[Problem statement]
Rewrite all of the records below, replacing "salmon pectoral fin" with "salmon side fin" and keeping everything else the same. Leave the pictures out of your answer.

Picture-based spatial questions
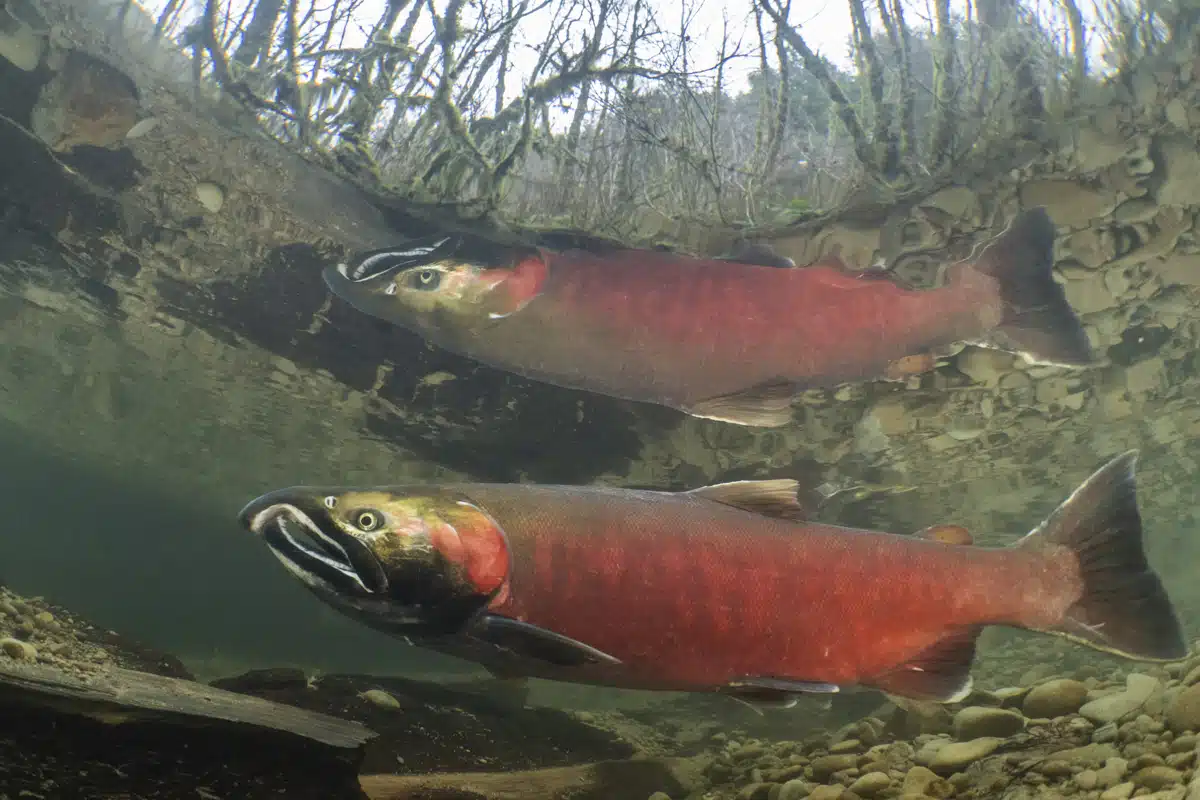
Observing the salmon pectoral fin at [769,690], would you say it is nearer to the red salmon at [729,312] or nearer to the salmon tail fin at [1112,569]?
the salmon tail fin at [1112,569]

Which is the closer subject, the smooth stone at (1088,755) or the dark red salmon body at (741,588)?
the smooth stone at (1088,755)

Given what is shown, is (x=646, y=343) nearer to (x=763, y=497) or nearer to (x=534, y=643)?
(x=763, y=497)

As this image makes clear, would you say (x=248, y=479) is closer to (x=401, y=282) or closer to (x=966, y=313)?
(x=401, y=282)

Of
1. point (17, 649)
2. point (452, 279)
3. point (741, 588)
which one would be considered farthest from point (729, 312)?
point (17, 649)

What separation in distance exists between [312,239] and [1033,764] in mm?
6875

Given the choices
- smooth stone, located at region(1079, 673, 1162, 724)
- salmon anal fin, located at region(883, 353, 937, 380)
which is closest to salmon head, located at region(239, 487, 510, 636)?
smooth stone, located at region(1079, 673, 1162, 724)

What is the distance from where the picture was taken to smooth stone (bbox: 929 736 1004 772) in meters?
2.88

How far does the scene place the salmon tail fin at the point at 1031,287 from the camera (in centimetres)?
425

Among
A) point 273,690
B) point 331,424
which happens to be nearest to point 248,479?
point 331,424

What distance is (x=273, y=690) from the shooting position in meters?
4.20

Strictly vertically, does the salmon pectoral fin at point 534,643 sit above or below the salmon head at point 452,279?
below

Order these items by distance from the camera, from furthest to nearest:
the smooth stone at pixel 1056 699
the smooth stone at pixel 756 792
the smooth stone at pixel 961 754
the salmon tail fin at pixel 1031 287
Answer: the salmon tail fin at pixel 1031 287, the smooth stone at pixel 1056 699, the smooth stone at pixel 756 792, the smooth stone at pixel 961 754

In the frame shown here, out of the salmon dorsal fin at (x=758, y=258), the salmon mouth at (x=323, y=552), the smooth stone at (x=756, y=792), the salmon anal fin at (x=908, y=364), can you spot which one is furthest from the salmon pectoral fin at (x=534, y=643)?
the salmon anal fin at (x=908, y=364)

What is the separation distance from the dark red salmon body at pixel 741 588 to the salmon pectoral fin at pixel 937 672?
1.2 inches
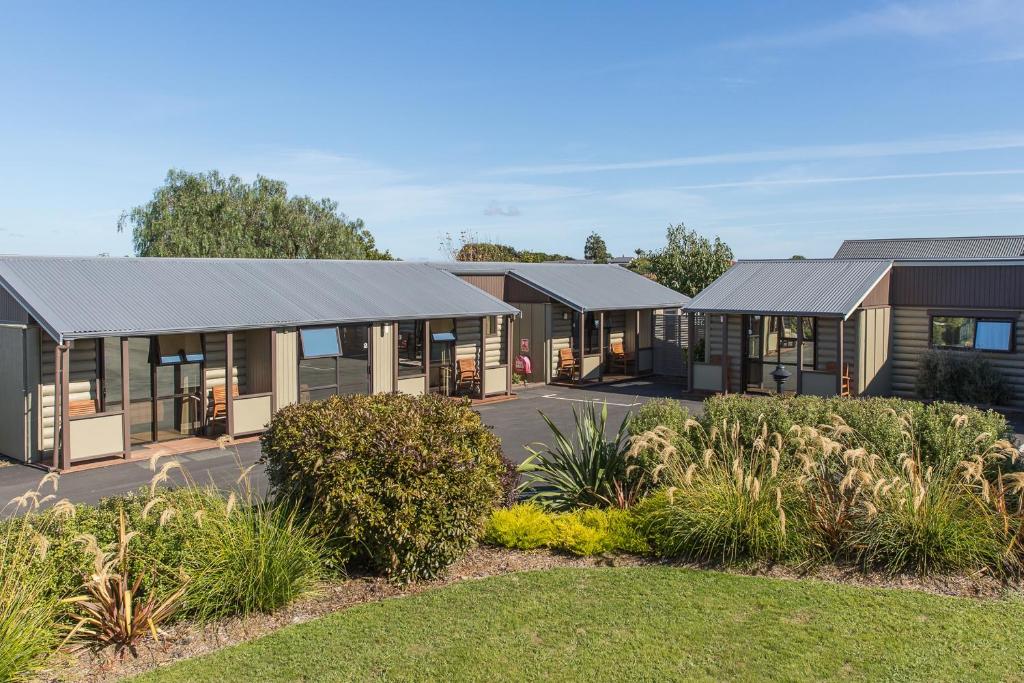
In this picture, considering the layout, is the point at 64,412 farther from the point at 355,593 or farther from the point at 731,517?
the point at 731,517

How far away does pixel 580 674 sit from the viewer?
6418 mm

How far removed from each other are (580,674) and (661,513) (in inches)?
118

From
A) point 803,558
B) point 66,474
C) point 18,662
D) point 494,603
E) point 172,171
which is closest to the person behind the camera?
point 18,662

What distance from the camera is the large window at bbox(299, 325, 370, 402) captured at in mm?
19359

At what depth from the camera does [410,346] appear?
23.5m

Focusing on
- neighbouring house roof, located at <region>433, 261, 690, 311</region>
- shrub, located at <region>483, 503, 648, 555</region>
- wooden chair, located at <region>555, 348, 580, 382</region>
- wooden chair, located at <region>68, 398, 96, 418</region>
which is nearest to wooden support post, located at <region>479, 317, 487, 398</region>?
neighbouring house roof, located at <region>433, 261, 690, 311</region>

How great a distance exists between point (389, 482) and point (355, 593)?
1.09 m

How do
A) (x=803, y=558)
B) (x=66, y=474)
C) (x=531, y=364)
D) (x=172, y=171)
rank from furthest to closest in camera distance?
(x=172, y=171) < (x=531, y=364) < (x=66, y=474) < (x=803, y=558)

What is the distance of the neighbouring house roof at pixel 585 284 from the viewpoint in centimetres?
2655

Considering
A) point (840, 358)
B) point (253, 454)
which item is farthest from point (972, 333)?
point (253, 454)

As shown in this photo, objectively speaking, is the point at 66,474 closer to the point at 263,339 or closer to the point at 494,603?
the point at 263,339

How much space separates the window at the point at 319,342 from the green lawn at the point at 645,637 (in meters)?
11.8

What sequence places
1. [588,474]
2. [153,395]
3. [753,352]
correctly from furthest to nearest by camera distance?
[753,352], [153,395], [588,474]

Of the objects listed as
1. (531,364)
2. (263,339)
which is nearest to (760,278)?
(531,364)
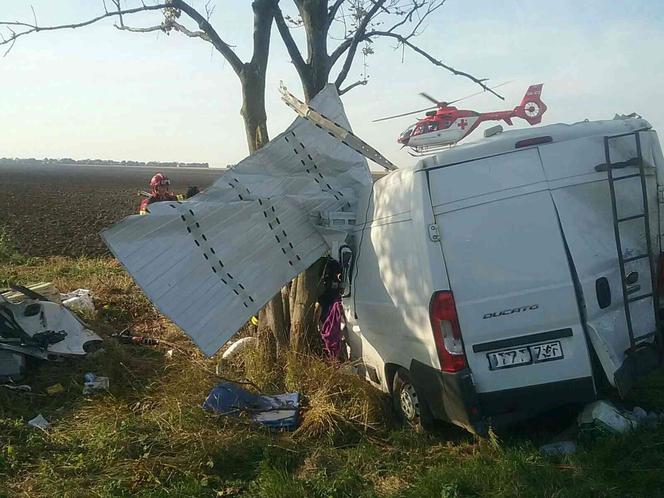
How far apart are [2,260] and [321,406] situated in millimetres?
12900

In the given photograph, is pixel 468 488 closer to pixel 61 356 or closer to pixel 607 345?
pixel 607 345

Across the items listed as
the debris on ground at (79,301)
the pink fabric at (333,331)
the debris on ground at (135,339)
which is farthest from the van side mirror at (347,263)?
the debris on ground at (79,301)

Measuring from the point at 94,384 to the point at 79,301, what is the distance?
2.77 metres

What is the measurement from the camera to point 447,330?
448 centimetres

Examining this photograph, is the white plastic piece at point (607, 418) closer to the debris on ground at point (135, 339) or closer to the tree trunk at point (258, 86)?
the tree trunk at point (258, 86)

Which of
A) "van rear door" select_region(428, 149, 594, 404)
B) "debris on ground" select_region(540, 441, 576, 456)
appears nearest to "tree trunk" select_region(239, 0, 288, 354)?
"van rear door" select_region(428, 149, 594, 404)

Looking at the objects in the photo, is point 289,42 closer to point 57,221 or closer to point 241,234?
point 241,234

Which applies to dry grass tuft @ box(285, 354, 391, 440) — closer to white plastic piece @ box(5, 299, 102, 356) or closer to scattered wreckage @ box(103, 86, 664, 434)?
scattered wreckage @ box(103, 86, 664, 434)

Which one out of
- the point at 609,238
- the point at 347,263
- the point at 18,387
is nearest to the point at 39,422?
the point at 18,387

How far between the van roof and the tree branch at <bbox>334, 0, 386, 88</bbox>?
3.84 meters

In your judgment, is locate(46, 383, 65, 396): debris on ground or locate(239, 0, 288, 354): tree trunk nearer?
A: locate(46, 383, 65, 396): debris on ground

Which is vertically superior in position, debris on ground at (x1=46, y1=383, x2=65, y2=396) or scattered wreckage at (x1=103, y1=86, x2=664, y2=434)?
scattered wreckage at (x1=103, y1=86, x2=664, y2=434)

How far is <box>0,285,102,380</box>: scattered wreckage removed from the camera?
23.5 feet

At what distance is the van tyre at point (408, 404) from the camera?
501cm
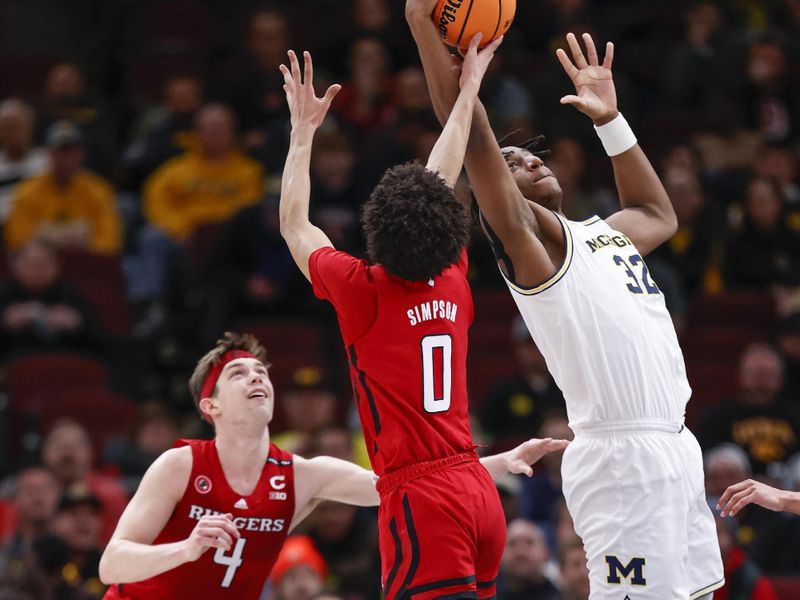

[Output below]
Observing the salmon side fin at [769,690], would you say it is nearer to the red salmon at [729,312] or nearer to the salmon tail fin at [1112,569]?
the salmon tail fin at [1112,569]

Which is the closer subject, the smooth stone at (1088,755) or the dark red salmon body at (741,588)?
the smooth stone at (1088,755)

Given what is shown, is (x=646, y=343) nearer to (x=763, y=497) or nearer to (x=534, y=643)?
(x=763, y=497)

As this image makes clear, would you say (x=248, y=479) is closer to (x=401, y=282) or closer to (x=966, y=313)?
(x=401, y=282)

Of
1. point (17, 649)
2. point (452, 279)
3. point (741, 588)
which one would be considered farthest from point (729, 312)?
point (17, 649)

What separation in distance exists between [312,239] and [1033,764] in mm?
6875

Given the choices
- smooth stone, located at region(1079, 673, 1162, 724)
- salmon anal fin, located at region(883, 353, 937, 380)
which is closest to salmon head, located at region(239, 487, 510, 636)?
smooth stone, located at region(1079, 673, 1162, 724)

What is the distance from where the picture was taken to smooth stone (bbox: 929 736 1004 772) in meters?
2.88

How far does the scene place the salmon tail fin at the point at 1031,287 from the camera (in centimetres)?
425

Among
A) point 273,690
B) point 331,424
which happens to be nearest to point 248,479?
point 331,424

What distance is (x=273, y=690) from the shooting position in meters?
4.20

Strictly vertically, does the salmon side fin at point 534,643 sit above or below the salmon head at point 452,279?
below

Order these items by distance from the camera, from furthest to nearest:
the smooth stone at pixel 1056 699
the smooth stone at pixel 756 792
the smooth stone at pixel 961 754
the salmon tail fin at pixel 1031 287
Answer: the salmon tail fin at pixel 1031 287, the smooth stone at pixel 1056 699, the smooth stone at pixel 756 792, the smooth stone at pixel 961 754

In the frame shown here, out of the salmon dorsal fin at (x=758, y=258), the salmon mouth at (x=323, y=552), the smooth stone at (x=756, y=792), the salmon anal fin at (x=908, y=364), can you spot which one is furthest from the salmon side fin at (x=534, y=643)?
the salmon anal fin at (x=908, y=364)

What is the separation distance from the dark red salmon body at pixel 741 588 to the salmon side fin at pixel 937 672?
1.2 inches
In this picture, considering the layout, is the point at 64,412 farther from the point at 355,593 or farther from the point at 731,517?
the point at 731,517

How far away does pixel 580 674 sit from the viewer?
6418 mm

How far removed from each other are (580,674) and (661,513) (in inches)?
118

From
A) point 803,558
B) point 66,474
C) point 18,662
D) point 494,603
E) point 172,171
which is closest to the person behind the camera?
point 18,662

What distance from the camera is the large window at bbox(299, 325, 370, 402) captured at in mm?
19359

At what depth from the camera does [410,346] appear?
23.5m

Focusing on
- neighbouring house roof, located at <region>433, 261, 690, 311</region>
- shrub, located at <region>483, 503, 648, 555</region>
- wooden chair, located at <region>555, 348, 580, 382</region>
- wooden chair, located at <region>68, 398, 96, 418</region>
which is nearest to wooden support post, located at <region>479, 317, 487, 398</region>?
neighbouring house roof, located at <region>433, 261, 690, 311</region>

How great a distance exists between point (389, 482) and point (355, 593)?
1.09 m

How do
A) (x=803, y=558)
B) (x=66, y=474)
C) (x=531, y=364)
D) (x=172, y=171)
rank from furthest to closest in camera distance?
(x=172, y=171) < (x=531, y=364) < (x=66, y=474) < (x=803, y=558)

What is the distance of the neighbouring house roof at pixel 585 284 from the viewpoint in centimetres?
2655

Considering
A) point (840, 358)
B) point (253, 454)
which item is farthest from point (972, 333)?
point (253, 454)

As shown in this photo, objectively speaking, is the point at 66,474 closer to the point at 263,339 or closer to the point at 494,603?
the point at 263,339

How much space separates the window at the point at 319,342 from the green lawn at the point at 645,637 (in meters)?
11.8

What sequence places
1. [588,474]
2. [153,395]
3. [753,352]
correctly from furthest to nearest by camera distance?
[753,352], [153,395], [588,474]

Of the objects listed as
1. (531,364)
2. (263,339)
which is nearest to (760,278)?
(531,364)
How far apart are [2,260] and [321,406] situated in millimetres?
12900

In the given photograph, is pixel 468 488 closer to pixel 61 356 or closer to pixel 607 345?
pixel 607 345

Across the items listed as
the debris on ground at (79,301)
the pink fabric at (333,331)
the debris on ground at (135,339)
which is farthest from the van side mirror at (347,263)?
the debris on ground at (79,301)

Measuring from the point at 94,384 to the point at 79,301, what is the distance?
2.77 metres

What is the measurement from the camera to point 447,330?
448 centimetres

Examining this photograph, is the white plastic piece at point (607, 418) closer to the debris on ground at point (135, 339) or closer to the tree trunk at point (258, 86)?
the tree trunk at point (258, 86)

Which of
A) "van rear door" select_region(428, 149, 594, 404)
B) "debris on ground" select_region(540, 441, 576, 456)
appears nearest to "tree trunk" select_region(239, 0, 288, 354)?
"van rear door" select_region(428, 149, 594, 404)

Looking at the objects in the photo, is point 289,42 closer to point 57,221 or closer to point 241,234?
point 241,234

Which applies to dry grass tuft @ box(285, 354, 391, 440) — closer to white plastic piece @ box(5, 299, 102, 356) or closer to scattered wreckage @ box(103, 86, 664, 434)?
scattered wreckage @ box(103, 86, 664, 434)

Which one out of
- the point at 609,238
- the point at 347,263
- the point at 18,387
is nearest to the point at 39,422?
the point at 18,387

How far between the van roof and the tree branch at <bbox>334, 0, 386, 88</bbox>?
3.84 meters

In your judgment, is locate(46, 383, 65, 396): debris on ground or locate(239, 0, 288, 354): tree trunk nearer?
A: locate(46, 383, 65, 396): debris on ground

Which is vertically superior in position, debris on ground at (x1=46, y1=383, x2=65, y2=396) or scattered wreckage at (x1=103, y1=86, x2=664, y2=434)?
scattered wreckage at (x1=103, y1=86, x2=664, y2=434)

How far is <box>0,285,102,380</box>: scattered wreckage removed from the camera?
23.5 feet

At what distance is the van tyre at point (408, 404) from the camera?
501cm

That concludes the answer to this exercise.